> **Your goal**: Write the entries out again in full and unchanged, dropping every image.

[Records Boundary: Start]

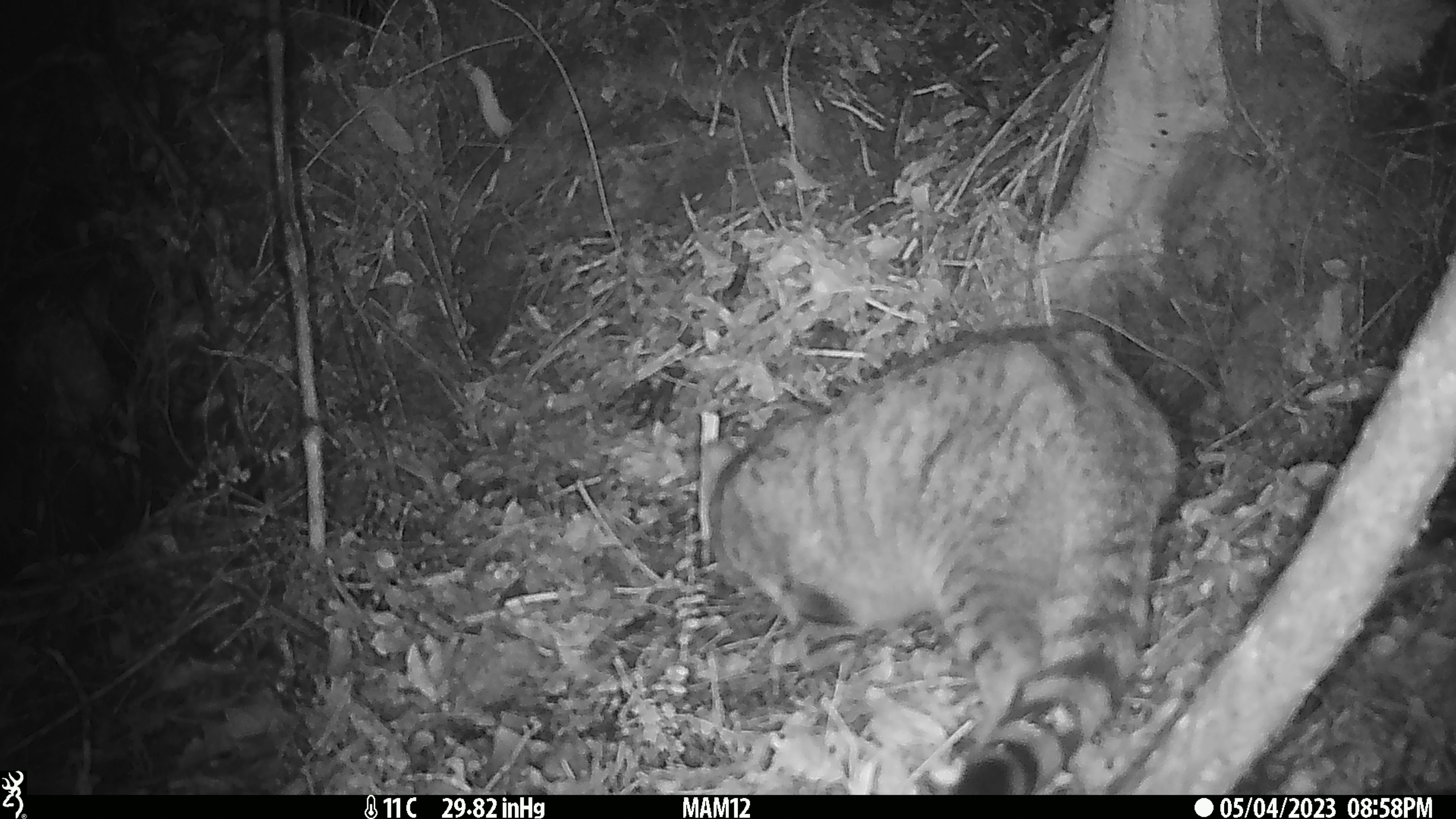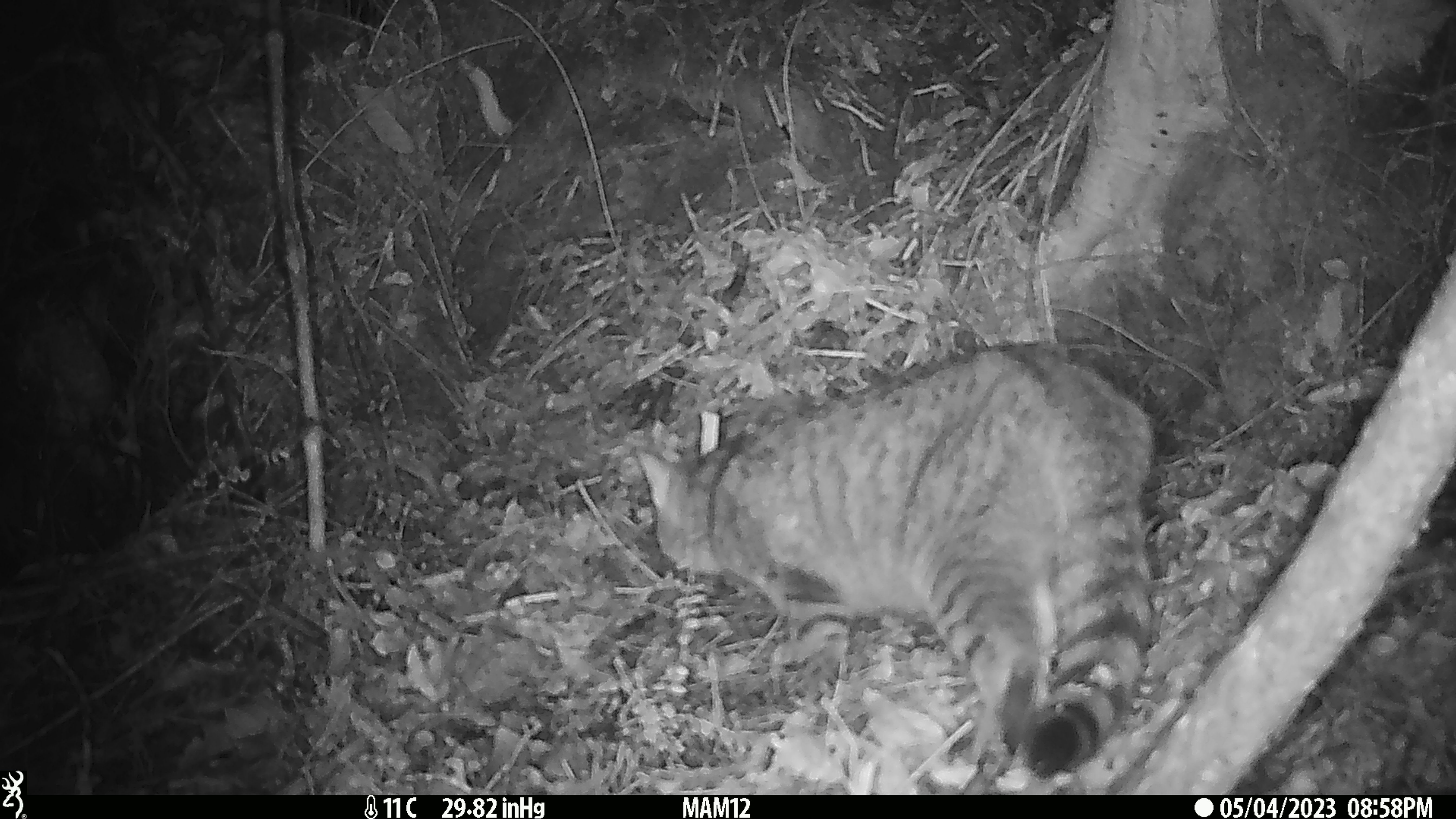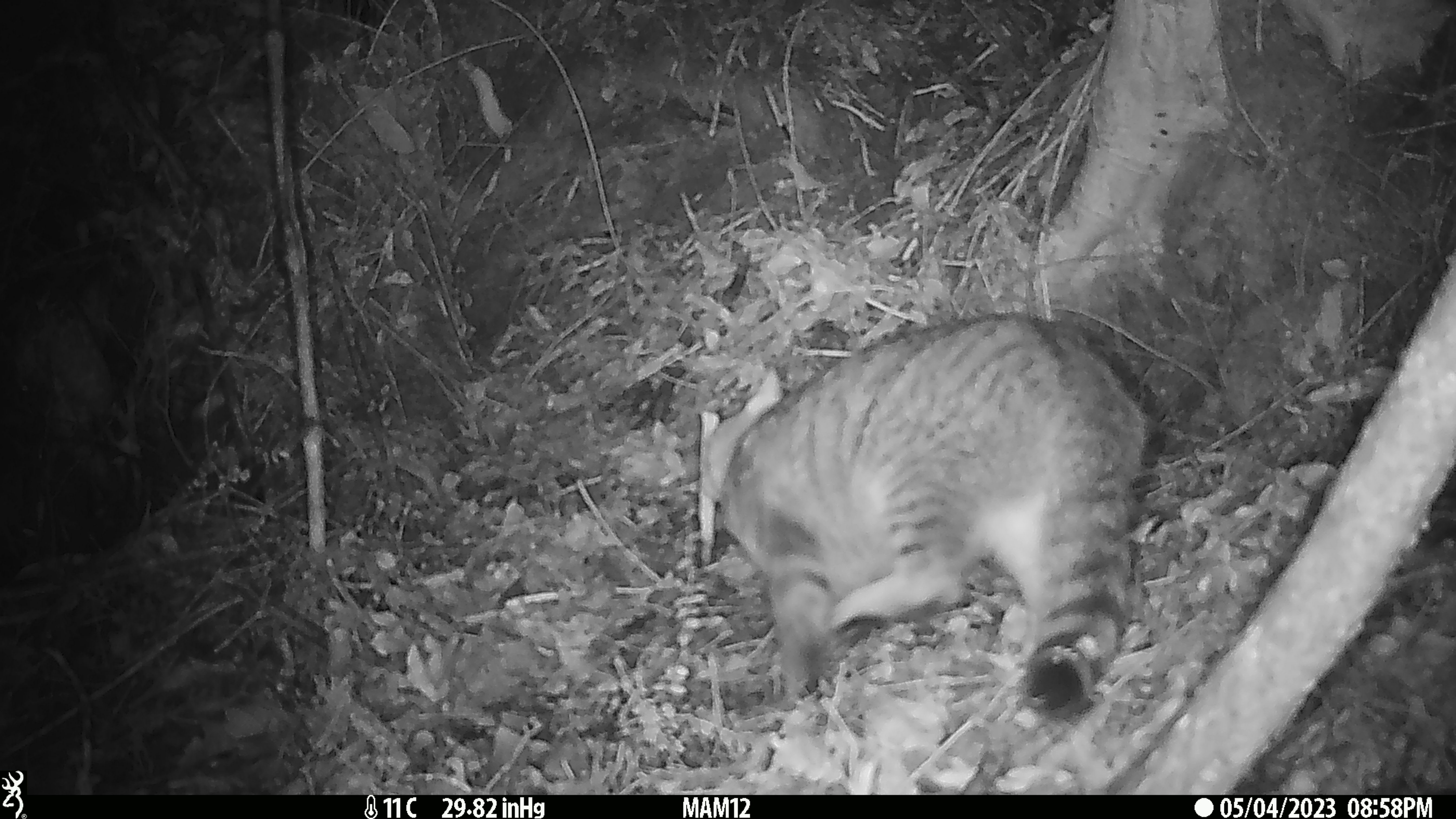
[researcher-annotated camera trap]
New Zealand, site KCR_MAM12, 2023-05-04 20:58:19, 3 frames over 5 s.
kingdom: Animalia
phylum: Chordata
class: Mammalia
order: Carnivora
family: Felidae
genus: Felis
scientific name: Felis catus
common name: domestic cat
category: cat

[Records Boundary: End]

> **Exercise answer**:
[researcher-annotated camera trap]
New Zealand, site KCR_MAM12, 2023-05-04 20:58:19, 3 frames over 5 s.
kingdom: Animalia
phylum: Chordata
class: Mammalia
order: Carnivora
family: Felidae
genus: Felis
scientific name: Felis catus
common name: domestic cat
category: cat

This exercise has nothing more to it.